Le titre II du projet de loi ordinaire crée un état d'urgence sanitaire. En effet, comme le ministre de la santé lui-même l'a expliqué, le cadre juridique actuel, constitué essentiellement par les articles L. 3131-1 et suivants ainsi que par la théorie des circonstances exceptionnelles, trouve aujourd'hui ses limites au regard des mesures qui sont nécessaires. La situation actuelle nécessite donc de prévoir un régime spécifique aux cas de catastrophe sanitaire.

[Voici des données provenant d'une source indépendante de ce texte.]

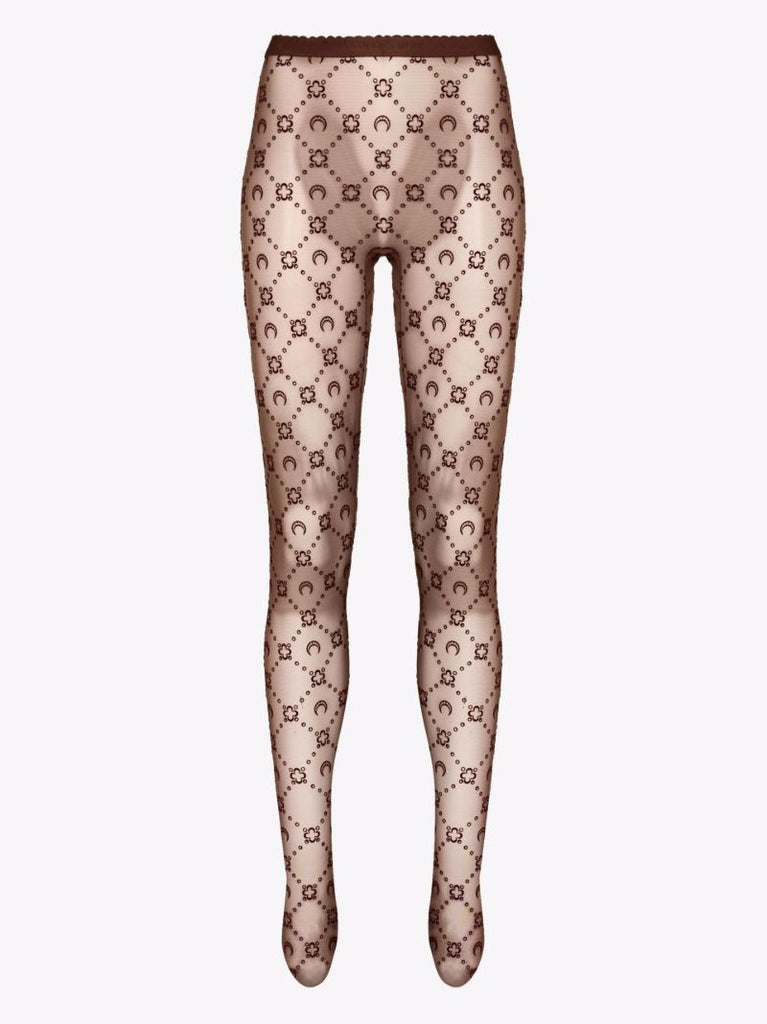 Brown Moonogram Flocked Tights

L'article 5 du projet de loi crée ainsi un état d'urgence sanitaire, sur le modèle de l'état d'urgence prévu par la loi du 3 avril 1955. Il pourrait être déclaré sur tout ou partie du territoire national en cas de catastrophe sanitaire mettant en jeu par sa nature et sa gravité la santé de la population. L'état d'urgence sanitaire serait déclaré par décret en conseil des ministres pris sur le rapport du ministre de la santé. Sa prorogation au-delà d'un mois ne pourrait être autorisée que par une loi. Il pourrait toujours y être mis fin par décret de manière anticipée. En même temps que l'état d'urgence sanitaire cesseraient également les effets des mesures prises pour son application.